Due to the fact that approximately 80% of all aircraft accidents are attributed to human factors, the issue has been widely discussed among aviation professionals for many years now. Up to 15% of these accidents are blamed on the faults of the aircraft mechanics or the engineering staff and fatigue remains one of the main issues on list of the human factors that often result in poor performance on behalf of aviation technicians. Pilots are strictly regulated and receive detailed instructions on how to deal with all human factors which might influence flight safety, but what about aviation maintenance personnel?
‘Aircraft maintenance specialists are often expected to cover long shifts most of which unavoidably involve working during unsocial hours, and plenty of overtime. In many cases aircraft technicians are required to be on call 24 hours a day. When an AOG situation appears, they cannot leave the aircraft before the malfunction is fixed. While pilots may occasionally get the chance to restore their strength during lengthy flights, fatigue has always been a particularly disturbing issue for the technical staff, since they are constantly under pressure to get the aircraft back into service ASAP,’ said the Deputy Head of FL Technics Training Dainius Sakalauskas.
The increasing number of operations dramatically stretches the need for more human resources. In order to maintain the sufficiently high quality of the provided services, maintenance personnel are forced to work longer hours. This might actually tempt them to omit checklists and opt for shortcuts in order to hasten the completion of the tasks and such prospects are highly worrisome. As the workforce increasingly moves toward shift work and alternative work arrangements, the risk of potential fatigue-related faults also rises.

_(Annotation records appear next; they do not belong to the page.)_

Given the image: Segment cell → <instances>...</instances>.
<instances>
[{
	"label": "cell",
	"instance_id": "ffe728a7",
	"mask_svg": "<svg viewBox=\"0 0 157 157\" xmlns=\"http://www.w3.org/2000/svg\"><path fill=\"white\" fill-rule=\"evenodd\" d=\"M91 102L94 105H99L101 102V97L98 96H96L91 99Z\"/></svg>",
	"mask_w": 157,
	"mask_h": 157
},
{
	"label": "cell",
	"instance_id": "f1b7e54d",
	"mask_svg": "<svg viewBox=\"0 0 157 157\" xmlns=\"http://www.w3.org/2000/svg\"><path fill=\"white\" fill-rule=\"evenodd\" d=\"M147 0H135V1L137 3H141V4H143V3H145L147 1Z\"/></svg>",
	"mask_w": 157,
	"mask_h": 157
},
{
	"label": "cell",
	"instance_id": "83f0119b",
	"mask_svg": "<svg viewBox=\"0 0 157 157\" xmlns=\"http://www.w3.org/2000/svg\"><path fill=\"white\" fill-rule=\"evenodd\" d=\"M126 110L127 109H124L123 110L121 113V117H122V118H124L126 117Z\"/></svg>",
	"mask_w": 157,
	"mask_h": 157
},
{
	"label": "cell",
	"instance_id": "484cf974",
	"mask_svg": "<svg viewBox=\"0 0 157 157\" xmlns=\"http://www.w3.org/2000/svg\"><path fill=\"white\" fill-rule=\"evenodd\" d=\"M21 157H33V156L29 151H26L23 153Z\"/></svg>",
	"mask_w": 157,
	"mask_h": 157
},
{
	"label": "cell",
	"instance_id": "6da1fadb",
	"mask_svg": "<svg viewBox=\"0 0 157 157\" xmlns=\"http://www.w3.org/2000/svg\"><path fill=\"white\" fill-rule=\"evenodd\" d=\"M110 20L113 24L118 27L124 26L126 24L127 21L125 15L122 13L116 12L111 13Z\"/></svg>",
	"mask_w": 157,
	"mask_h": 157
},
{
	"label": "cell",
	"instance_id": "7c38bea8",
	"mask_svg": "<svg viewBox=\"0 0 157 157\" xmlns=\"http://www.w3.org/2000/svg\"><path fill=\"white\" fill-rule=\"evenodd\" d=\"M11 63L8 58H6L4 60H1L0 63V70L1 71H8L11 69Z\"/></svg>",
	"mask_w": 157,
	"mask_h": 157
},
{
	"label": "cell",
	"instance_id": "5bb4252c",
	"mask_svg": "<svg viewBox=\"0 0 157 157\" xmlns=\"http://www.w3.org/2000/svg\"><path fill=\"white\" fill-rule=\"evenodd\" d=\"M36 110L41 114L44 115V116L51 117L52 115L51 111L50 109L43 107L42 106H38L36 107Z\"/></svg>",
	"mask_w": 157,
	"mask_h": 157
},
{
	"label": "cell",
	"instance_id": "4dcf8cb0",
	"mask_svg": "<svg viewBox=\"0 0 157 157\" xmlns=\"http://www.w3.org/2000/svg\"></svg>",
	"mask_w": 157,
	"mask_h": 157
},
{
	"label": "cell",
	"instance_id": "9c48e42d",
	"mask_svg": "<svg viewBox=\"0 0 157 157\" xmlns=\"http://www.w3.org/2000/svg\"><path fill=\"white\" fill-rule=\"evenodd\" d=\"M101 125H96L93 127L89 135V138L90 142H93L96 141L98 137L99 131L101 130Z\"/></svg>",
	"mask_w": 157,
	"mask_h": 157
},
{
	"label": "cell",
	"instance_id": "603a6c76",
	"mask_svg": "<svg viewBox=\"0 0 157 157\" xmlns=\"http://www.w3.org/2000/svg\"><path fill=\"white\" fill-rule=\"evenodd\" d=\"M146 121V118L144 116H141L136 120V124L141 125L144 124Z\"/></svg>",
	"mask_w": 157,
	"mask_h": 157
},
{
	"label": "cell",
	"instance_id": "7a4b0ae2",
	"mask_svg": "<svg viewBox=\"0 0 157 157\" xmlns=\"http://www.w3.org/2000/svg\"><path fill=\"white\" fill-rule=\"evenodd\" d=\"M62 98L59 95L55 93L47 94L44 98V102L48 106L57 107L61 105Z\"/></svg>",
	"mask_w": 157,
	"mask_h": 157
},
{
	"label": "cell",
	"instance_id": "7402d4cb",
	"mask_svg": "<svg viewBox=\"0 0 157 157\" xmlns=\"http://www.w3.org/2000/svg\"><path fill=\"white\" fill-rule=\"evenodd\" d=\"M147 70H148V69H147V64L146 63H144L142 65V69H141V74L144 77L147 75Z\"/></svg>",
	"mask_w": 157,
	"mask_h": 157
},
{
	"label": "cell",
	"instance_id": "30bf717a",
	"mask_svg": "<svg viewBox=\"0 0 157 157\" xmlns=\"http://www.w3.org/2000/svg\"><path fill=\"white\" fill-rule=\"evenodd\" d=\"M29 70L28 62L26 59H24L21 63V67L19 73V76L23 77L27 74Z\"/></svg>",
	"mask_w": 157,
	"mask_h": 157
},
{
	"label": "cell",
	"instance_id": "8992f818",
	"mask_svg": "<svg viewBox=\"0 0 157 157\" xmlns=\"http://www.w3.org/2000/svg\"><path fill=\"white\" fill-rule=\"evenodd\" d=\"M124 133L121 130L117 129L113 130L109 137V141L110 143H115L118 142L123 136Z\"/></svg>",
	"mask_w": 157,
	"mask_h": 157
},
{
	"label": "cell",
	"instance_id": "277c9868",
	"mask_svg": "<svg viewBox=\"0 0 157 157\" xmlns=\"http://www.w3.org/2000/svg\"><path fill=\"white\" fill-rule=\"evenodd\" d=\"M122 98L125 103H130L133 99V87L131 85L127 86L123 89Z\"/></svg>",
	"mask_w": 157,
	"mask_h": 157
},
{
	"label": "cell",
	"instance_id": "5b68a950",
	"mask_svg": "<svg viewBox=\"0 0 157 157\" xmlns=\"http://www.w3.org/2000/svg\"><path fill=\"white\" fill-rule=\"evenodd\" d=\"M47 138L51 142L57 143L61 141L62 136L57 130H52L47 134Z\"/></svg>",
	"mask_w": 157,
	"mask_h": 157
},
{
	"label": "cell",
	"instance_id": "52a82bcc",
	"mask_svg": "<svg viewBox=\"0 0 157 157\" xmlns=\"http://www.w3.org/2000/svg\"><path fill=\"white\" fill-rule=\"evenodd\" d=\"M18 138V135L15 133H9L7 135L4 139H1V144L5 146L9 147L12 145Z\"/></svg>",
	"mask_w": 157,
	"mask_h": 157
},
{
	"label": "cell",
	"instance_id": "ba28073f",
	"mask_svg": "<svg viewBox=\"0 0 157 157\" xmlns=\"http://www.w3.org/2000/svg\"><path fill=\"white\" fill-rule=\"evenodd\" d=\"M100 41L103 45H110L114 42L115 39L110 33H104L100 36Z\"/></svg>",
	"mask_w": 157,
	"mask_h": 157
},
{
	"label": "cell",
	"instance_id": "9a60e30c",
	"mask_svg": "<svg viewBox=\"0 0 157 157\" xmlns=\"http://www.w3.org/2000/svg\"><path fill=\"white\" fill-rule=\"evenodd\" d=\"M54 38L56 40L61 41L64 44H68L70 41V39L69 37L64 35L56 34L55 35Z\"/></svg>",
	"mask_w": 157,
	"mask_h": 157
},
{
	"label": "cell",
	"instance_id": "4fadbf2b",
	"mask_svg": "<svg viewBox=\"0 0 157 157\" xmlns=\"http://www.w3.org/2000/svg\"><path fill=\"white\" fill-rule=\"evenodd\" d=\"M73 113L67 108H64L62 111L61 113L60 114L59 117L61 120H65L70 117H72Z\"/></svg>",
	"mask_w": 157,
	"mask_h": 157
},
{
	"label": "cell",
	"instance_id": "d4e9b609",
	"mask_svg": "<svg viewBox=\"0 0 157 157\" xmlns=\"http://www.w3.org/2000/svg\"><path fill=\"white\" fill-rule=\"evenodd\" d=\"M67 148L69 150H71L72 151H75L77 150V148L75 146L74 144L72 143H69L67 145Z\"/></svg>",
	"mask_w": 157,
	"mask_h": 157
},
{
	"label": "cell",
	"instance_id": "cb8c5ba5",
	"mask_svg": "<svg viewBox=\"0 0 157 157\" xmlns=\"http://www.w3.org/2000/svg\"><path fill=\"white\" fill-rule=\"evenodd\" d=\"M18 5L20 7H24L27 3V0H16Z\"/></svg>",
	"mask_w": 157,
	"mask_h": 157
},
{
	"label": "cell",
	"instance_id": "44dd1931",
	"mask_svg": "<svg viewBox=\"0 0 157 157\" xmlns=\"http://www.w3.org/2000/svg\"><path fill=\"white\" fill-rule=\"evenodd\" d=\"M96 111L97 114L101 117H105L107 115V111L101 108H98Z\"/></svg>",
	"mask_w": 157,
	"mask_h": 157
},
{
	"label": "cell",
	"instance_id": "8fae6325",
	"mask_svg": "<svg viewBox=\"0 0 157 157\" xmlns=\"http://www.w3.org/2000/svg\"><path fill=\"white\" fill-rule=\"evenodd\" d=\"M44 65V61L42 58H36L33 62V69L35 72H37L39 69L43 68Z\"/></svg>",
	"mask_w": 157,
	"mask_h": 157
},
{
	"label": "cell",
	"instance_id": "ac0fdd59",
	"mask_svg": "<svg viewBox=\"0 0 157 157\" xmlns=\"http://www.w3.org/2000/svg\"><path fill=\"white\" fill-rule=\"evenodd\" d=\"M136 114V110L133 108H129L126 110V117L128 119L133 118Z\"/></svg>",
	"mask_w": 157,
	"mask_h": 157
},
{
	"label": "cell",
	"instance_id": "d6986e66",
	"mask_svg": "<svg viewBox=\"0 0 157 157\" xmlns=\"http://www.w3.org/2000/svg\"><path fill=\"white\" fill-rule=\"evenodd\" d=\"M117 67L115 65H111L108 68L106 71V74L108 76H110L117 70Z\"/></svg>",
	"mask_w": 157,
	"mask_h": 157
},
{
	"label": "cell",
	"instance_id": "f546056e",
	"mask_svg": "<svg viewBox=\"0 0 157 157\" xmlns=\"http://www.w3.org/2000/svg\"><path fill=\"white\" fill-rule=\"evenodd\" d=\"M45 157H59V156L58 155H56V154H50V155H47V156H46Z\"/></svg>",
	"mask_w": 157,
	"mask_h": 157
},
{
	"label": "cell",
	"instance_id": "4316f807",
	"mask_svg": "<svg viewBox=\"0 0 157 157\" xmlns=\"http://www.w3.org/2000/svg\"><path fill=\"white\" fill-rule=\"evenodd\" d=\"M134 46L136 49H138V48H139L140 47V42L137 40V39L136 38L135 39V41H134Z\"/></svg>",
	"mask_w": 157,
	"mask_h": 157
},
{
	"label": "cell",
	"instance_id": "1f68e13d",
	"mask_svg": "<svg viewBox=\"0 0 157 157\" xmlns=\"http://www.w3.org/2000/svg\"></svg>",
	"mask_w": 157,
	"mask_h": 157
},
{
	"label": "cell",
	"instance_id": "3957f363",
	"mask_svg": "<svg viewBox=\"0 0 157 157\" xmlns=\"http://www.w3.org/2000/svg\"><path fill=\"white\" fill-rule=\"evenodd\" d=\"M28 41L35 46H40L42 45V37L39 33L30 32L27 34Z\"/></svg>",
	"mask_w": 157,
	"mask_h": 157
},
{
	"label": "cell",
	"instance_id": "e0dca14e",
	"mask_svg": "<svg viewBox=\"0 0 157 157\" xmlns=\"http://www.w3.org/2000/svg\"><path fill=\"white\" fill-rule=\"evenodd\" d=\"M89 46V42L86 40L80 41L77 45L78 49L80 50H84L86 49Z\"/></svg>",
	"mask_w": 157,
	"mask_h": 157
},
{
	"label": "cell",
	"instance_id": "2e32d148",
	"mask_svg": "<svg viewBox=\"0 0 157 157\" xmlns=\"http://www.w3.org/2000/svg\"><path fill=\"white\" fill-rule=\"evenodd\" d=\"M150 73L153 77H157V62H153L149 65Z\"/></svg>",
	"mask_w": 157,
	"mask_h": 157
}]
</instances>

Successful management of any team involves lots of training and all technical staff must be fully aware of the safety hazards caused by fatigue as well as the most effective ways of coping with it. Fortunately, various training solutions have been already developed to achieve this. The EASA Part 145 (2003) maintenance guidance indicates fatigue as one of the most topical issues that should be covered during the human factor training for all the employees of Part145 Maintenance Organizations. EASA Part 66 regulations also specify that fatigue awareness should be covered in the initial maintenance personnel training.
‘Few would argue that proper training as concerns all human factors, fatigue risk management and safety management systems is a must in the aviation industry. Most of the programs are designed to enable all aircraft technicians and engineers to handle any fatigue-related risks. With the help of various training courses both technical and managerial staff is provided with the knowledge about all possible dangers and potential consequences of fatigue, as well as about the ways of overcoming the key risk factors. The key is to educate employees and supervisors who can bring positive changes to their workplace in order to minimize any risks. Avoiding fatigue in the workplace is something that any maintenance company should pay paramount attention to’ commented D.Sakalauskas.